Answer: Sounds as though you are looking for attractive shrubs to line the foundation of your porch. If so, here are a few to consider:
Summersweet Clethra, Clethra alnifolia, is an excellent shrub for year around interest offering fragrant flowers, attractive leaves and interesting form. Its upright growth reaching 3-8 feet tall makes it appropriate for narrow spaces such as next to home foundations or in perennial borders.

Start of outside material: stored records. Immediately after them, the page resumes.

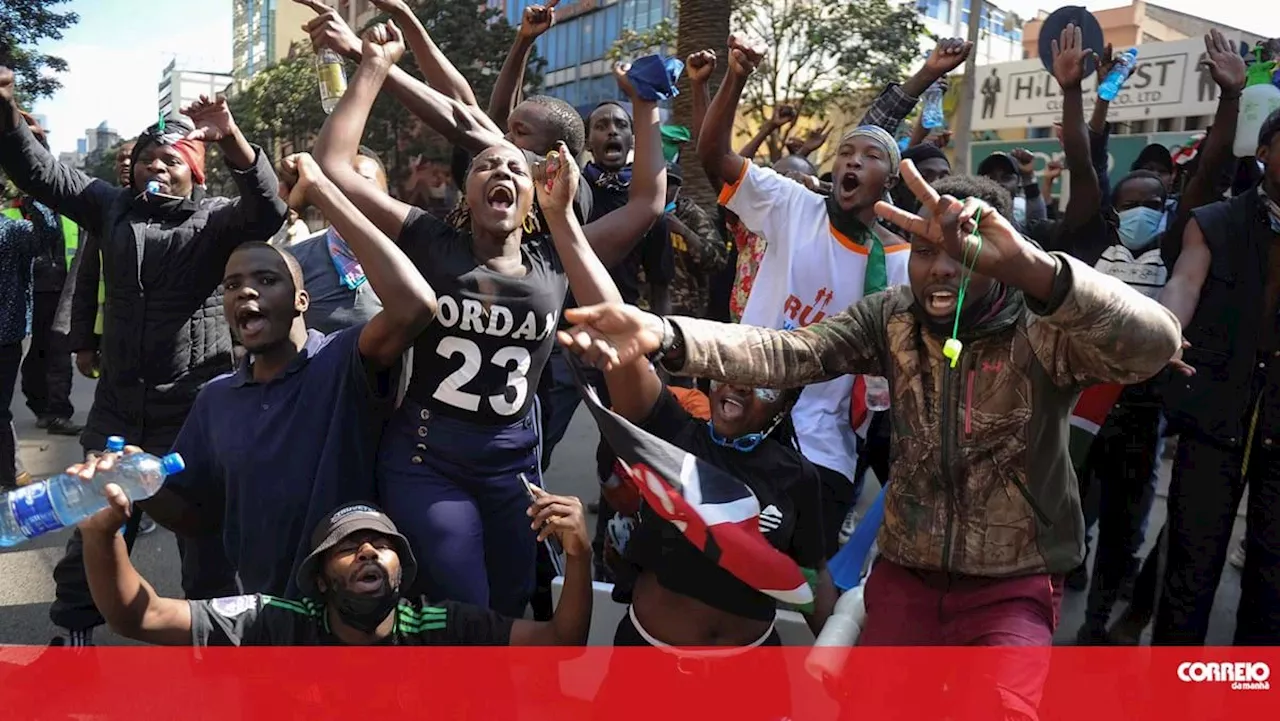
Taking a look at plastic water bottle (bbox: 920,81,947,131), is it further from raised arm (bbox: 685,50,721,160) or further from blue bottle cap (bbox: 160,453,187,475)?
blue bottle cap (bbox: 160,453,187,475)

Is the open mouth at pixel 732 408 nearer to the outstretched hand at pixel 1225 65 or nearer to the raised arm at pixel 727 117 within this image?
the raised arm at pixel 727 117

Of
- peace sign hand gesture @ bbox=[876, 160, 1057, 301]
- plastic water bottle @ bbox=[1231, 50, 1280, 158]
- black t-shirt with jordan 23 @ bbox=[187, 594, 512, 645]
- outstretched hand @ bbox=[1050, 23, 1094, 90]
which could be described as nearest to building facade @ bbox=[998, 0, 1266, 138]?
plastic water bottle @ bbox=[1231, 50, 1280, 158]

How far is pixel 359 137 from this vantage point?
320 centimetres

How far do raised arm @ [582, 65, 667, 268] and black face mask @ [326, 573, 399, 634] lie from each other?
1370mm

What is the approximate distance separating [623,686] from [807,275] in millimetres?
1523

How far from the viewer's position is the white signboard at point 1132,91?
2338cm

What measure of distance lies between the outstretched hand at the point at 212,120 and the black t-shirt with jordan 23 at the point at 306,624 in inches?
63.1

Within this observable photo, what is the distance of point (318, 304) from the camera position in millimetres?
4164

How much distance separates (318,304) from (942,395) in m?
2.56

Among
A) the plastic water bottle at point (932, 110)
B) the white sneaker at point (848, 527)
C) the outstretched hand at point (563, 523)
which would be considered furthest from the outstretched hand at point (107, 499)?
the plastic water bottle at point (932, 110)

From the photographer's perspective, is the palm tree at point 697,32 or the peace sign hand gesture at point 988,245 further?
the palm tree at point 697,32

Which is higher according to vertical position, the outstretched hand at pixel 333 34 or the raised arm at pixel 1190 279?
the outstretched hand at pixel 333 34

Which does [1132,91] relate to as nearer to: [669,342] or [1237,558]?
[1237,558]

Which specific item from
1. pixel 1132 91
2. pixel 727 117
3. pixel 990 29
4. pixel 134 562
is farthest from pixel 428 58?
pixel 990 29
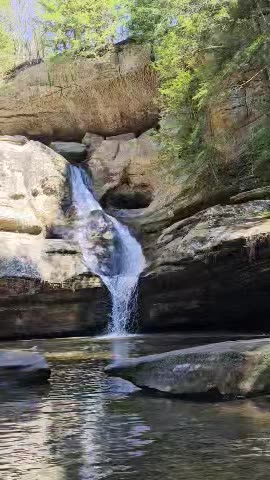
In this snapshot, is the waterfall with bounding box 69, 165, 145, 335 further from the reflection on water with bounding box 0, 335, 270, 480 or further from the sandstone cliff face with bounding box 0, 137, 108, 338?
the reflection on water with bounding box 0, 335, 270, 480

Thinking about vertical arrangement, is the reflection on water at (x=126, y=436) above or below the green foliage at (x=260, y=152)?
below

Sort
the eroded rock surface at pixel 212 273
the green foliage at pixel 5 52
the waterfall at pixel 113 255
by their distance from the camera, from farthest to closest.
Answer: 1. the green foliage at pixel 5 52
2. the waterfall at pixel 113 255
3. the eroded rock surface at pixel 212 273

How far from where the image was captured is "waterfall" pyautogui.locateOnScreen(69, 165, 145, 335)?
19.3m

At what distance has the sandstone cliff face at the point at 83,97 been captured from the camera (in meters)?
27.6

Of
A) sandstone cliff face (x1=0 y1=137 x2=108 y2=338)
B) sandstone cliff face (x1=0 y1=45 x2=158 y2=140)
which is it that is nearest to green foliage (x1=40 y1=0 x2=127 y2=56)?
sandstone cliff face (x1=0 y1=45 x2=158 y2=140)

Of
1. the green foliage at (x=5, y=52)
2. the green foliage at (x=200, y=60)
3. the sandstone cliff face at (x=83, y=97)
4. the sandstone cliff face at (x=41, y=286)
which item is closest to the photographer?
the green foliage at (x=200, y=60)

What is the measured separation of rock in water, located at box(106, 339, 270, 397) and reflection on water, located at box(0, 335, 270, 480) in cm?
27

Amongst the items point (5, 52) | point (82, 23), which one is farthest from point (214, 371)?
point (5, 52)

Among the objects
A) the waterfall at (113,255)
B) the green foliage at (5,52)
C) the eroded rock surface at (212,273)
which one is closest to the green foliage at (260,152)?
the eroded rock surface at (212,273)

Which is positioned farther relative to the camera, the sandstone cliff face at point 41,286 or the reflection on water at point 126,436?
the sandstone cliff face at point 41,286

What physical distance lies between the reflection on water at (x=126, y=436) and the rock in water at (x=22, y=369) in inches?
19.8

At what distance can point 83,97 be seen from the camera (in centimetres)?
2867

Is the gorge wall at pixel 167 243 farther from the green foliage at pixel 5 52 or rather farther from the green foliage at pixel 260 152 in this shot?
the green foliage at pixel 5 52

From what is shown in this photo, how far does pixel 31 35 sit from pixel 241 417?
35.0 metres
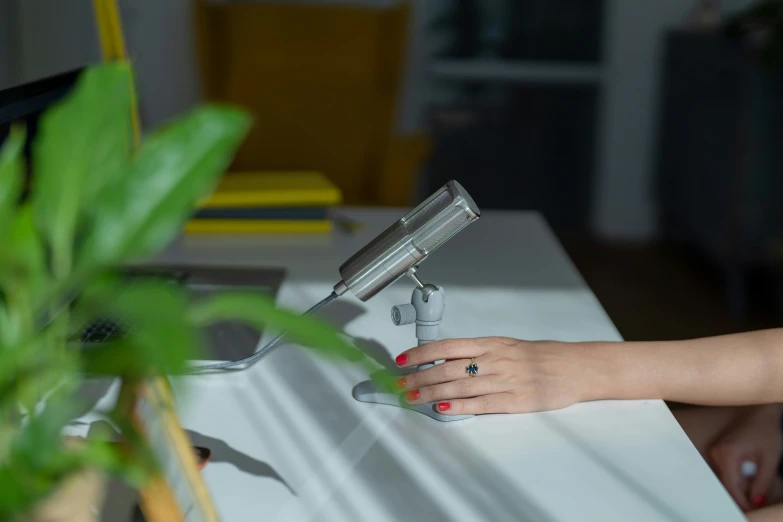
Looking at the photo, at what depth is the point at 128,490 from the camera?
82 centimetres

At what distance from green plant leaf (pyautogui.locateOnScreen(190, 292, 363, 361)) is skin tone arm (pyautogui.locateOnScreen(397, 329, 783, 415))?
1.79ft

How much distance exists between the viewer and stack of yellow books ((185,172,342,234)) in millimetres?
1697

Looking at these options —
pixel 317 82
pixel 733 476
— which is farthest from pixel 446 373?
pixel 317 82

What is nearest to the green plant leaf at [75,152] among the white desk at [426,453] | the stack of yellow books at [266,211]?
the white desk at [426,453]

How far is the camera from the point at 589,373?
3.33 feet

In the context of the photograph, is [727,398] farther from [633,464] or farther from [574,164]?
[574,164]

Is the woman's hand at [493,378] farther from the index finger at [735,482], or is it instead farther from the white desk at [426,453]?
the index finger at [735,482]

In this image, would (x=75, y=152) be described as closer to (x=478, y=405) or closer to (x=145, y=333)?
(x=145, y=333)

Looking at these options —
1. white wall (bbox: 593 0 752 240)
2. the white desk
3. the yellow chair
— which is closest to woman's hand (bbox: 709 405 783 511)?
the white desk

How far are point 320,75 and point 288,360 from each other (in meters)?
2.26

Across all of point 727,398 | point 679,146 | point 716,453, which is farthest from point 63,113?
point 679,146

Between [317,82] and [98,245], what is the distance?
2912 millimetres

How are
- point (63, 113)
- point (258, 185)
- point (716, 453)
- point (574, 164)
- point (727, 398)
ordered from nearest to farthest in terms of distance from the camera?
point (63, 113) < point (727, 398) < point (716, 453) < point (258, 185) < point (574, 164)

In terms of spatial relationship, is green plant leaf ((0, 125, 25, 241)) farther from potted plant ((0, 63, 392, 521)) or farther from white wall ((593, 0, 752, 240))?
white wall ((593, 0, 752, 240))
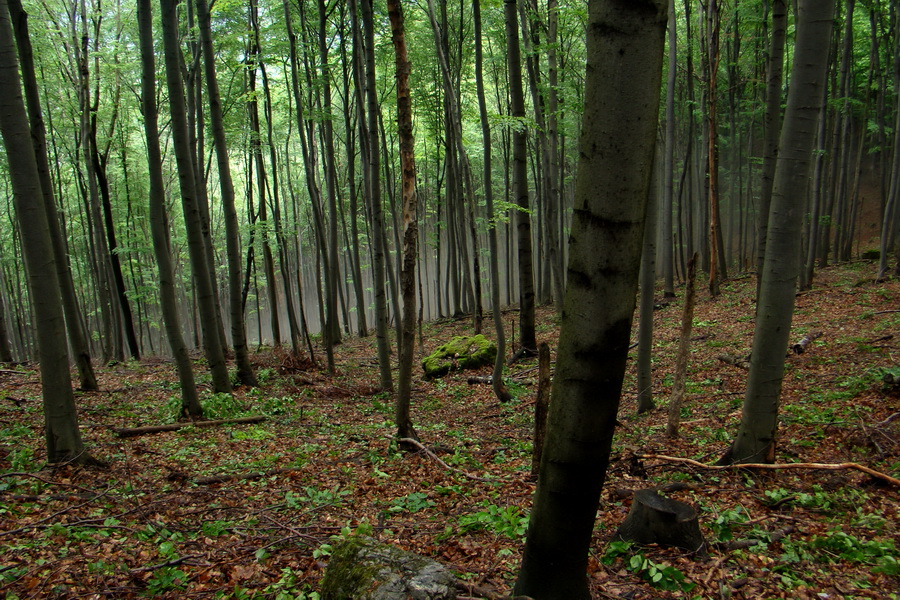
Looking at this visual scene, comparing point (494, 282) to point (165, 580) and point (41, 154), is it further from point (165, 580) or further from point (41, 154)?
point (41, 154)

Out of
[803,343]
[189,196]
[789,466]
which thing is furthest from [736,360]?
[189,196]

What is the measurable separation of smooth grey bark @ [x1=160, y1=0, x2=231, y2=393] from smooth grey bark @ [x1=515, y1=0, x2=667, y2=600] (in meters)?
6.95

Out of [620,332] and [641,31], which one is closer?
[641,31]

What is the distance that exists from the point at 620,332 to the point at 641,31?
105 cm

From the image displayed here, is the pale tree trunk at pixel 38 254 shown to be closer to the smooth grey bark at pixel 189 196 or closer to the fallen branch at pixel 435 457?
the smooth grey bark at pixel 189 196

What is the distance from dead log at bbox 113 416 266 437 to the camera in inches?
251

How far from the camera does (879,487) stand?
382 cm

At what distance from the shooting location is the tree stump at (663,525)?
323cm

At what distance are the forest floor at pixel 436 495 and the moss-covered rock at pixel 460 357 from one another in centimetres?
302

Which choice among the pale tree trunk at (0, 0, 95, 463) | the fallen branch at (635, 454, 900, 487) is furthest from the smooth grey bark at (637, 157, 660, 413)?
the pale tree trunk at (0, 0, 95, 463)

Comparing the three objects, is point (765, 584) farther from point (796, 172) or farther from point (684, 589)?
point (796, 172)

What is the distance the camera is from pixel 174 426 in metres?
6.72

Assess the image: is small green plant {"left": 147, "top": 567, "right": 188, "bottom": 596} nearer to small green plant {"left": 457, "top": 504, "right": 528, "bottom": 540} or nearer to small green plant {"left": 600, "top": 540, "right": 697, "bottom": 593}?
small green plant {"left": 457, "top": 504, "right": 528, "bottom": 540}

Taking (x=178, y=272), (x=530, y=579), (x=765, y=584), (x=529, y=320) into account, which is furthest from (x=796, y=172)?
(x=178, y=272)
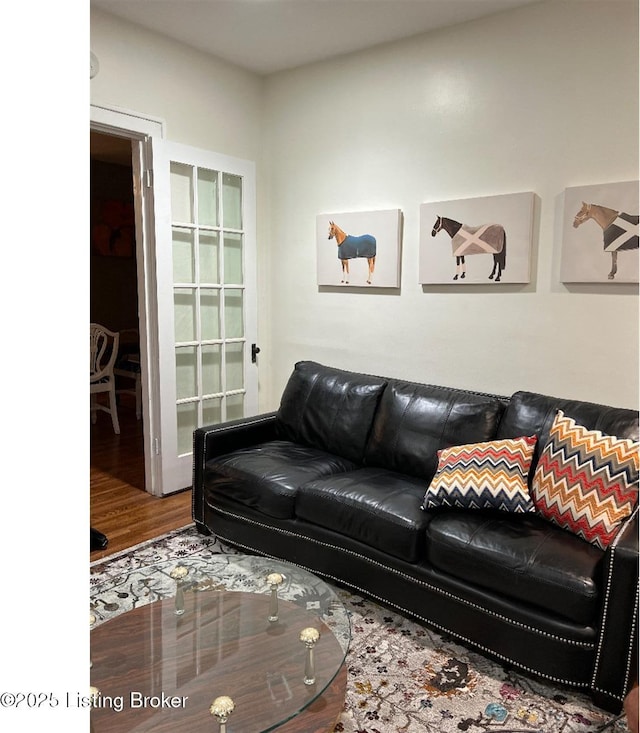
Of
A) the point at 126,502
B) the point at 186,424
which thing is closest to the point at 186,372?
the point at 186,424

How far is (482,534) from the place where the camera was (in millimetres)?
2154

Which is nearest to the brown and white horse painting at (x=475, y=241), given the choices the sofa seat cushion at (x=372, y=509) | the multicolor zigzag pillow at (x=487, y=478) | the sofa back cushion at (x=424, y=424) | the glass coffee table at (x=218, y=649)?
the sofa back cushion at (x=424, y=424)

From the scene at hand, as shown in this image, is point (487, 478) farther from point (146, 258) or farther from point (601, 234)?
point (146, 258)

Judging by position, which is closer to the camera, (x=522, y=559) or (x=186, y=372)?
(x=522, y=559)

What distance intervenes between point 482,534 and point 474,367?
1.24 m

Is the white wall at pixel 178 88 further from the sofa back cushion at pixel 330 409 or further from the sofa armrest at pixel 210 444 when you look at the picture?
the sofa armrest at pixel 210 444

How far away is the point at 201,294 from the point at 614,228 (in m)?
2.36

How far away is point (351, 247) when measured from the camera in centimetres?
363

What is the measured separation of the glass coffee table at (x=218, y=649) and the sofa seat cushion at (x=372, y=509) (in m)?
0.37

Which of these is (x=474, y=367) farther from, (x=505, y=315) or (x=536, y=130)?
(x=536, y=130)

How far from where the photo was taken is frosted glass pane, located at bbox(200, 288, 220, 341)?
12.4 ft

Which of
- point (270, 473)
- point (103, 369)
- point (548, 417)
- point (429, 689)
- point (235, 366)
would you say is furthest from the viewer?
point (103, 369)
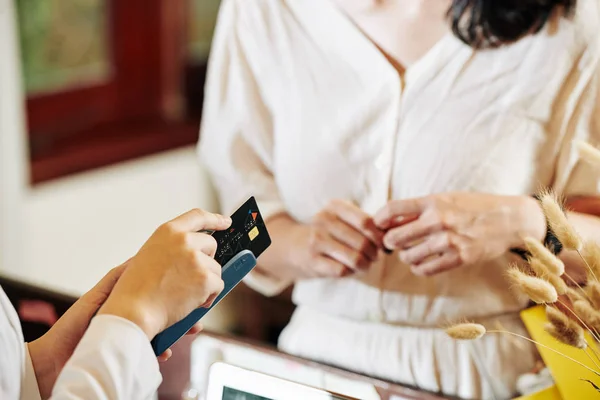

Summersweet's finest attributes are its shade tolerance and its late season, long lasting and fragrant flowers. The flowers of white, pink or rose appear when few other plants are blooming in July through August. It has few insect and disease problems but thrives best in moist acidic soils.
Some of Summersweet's notable cultivars include 'Hummingbird' with its 3-4 feet tall low mound and abundantly produced white flowers. 'Rosea' has glossy leaves and pink flowers.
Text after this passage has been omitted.